◆ THINGS TO DO ◆
A - Answer these from the same-fringe text, one line each:
(i) What must be decided about two trees in the same-fringe problem?
(ii) Which of `ta`, `tb`, and `tc` share a fringe, and which pair does not?
(iii) What did the second solution combine to simulate coroutines?
B - Continue the same-fringe text from its final sentence.

◆ TEXT PROVIDED ◆

*** Block opens ***

+++ /dev/null
-Using continuations to solve the same-fringe problem
-----------------------------------------------------
-
-The problem
------------
-
-We've seen two solutions to the same fringe problem so far.
-The problem, recall, is to take two trees and decide whether they have
-the same leaves in the same order.
-
-<pre>
- ta tb tc
- . . .
-_|__ _|__ _|__
-| | | | | |
-1 . . 3 1 .
- _|__ _|__ _|__
- | | | | | |
- 2 3 1 2 3 2
-
-let ta = Node (Leaf 1, Node (Leaf 2, Leaf 3));;
-let tb = Node (Node (Leaf 1, Leaf 2), Leaf 3);;
-let tc = Node (Leaf 1, Node (Leaf 3, Leaf 2));;
-</pre>
-
-So `ta` and `tb` are different trees that have the same fringe, but
-`ta` and `tc` are not.
-
-The simplest solution is to map each tree to a list of its leaves,
-then compare the lists. But because we will have computed the entire
-fringe before starting the comparison, if the fringes differ in an
-early position, we've wasted our time examining the rest of the trees.
-
-The second solution was to use tree zippers and mutable state to
-simulate coroutines (see [[coroutines and aborts]]). In that
-solution, we pulled the zipper on the first tree until we found the
-next leaf, then stored the zipper structure in the mutable variable
-while we turned our attention to the other tree. Because we stopped
-as soon as we find the first mismatched leaf, this solution does not
-have the flaw just mentioned of the solution that maps both trees to a
-list of leaves before beginning comparison.

*** Block closes ***

◆ GIVEN INFORMATION ◆
*** Block opens ***

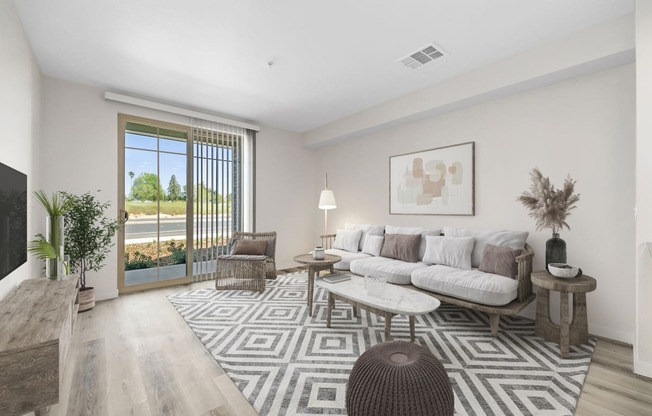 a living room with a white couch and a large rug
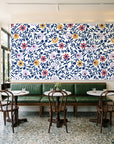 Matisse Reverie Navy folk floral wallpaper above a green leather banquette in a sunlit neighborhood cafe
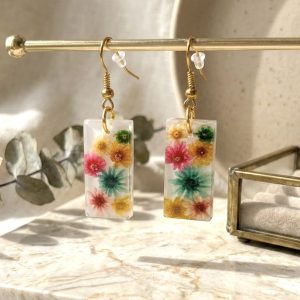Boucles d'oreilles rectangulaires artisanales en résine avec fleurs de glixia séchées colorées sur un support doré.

*** Block closes ***

◆ ANSWERS FOR EACH ITEM ◆
A -
(i) Whether the two trees have the same leaves in the same order.
(ii) `ta` and `tb` have the same fringe, but `ta` and `tc` do not.
(iii) Tree zippers and mutable state.

B -
-
-Since zippers are just continuations reified, we expect that the
-solution in terms of zippers can be reworked using continuations, and
-this is indeed the case. Your assignment is to show how.
-
-TO-DO LIST for solving the problem
-----------------------------------
-
-1. Review the simple but inefficient solution (easy).
-2. Understand the zipper/mutable state solution in [[coroutines and aborts]] (harder).
-
-3. Two obvious approaches:
-
-a. Review the list-zipper/list-continuation example given in
- class in [[from list zippers to continuations]]; then
- figure out how to re-functionalize the zippers used in the zipper
- solution.
-
-b. Review the tree_monadizer application of continuations that maps a
-tree to a list of leaves in [[manipulating trees with monads]]. Spend
-some time trying to understand exactly what it does. Suggestion:
-compute the transformation for a tree with two leaves, performing all
-beta reduction by hand using the definitions for bind_continuation and
-so on. If you take this route, study the description of streams (a
-particular kind of data structure) below. The goal will be to arrange
-for the continuation-flavored tree_monadizer to transform a tree into
-a stream instead of into a list. Once you've done that, completing
-the same-fringe problem will be easy.
-
--------------------------------------
-
-Whichever method you choose, here are some goals to consider.
-
-1. Make sure that your solution gives the right results on the trees
-given above.
-
-2. Make sure your function works on trees that contain only a single
-leaf, and when the two trees have different numbers of leaves.
-
-3. Figure out a way to prove that your solution satisfies the
-requirements of the problem, in particular, that when the trees differ
-in an early position, your code does not waste time visiting the rest
-of the tree. One way to do this is to add print statements to your
-functions so that every time you visit a leaf (say), a message is
-printed on the output.
-
-4. What if you had some reason to believe that the trees you were
-going to compare were more likely to differ in the rightmost region?
-What would you have to change in your solution so that it compared the
-fringe from right to left?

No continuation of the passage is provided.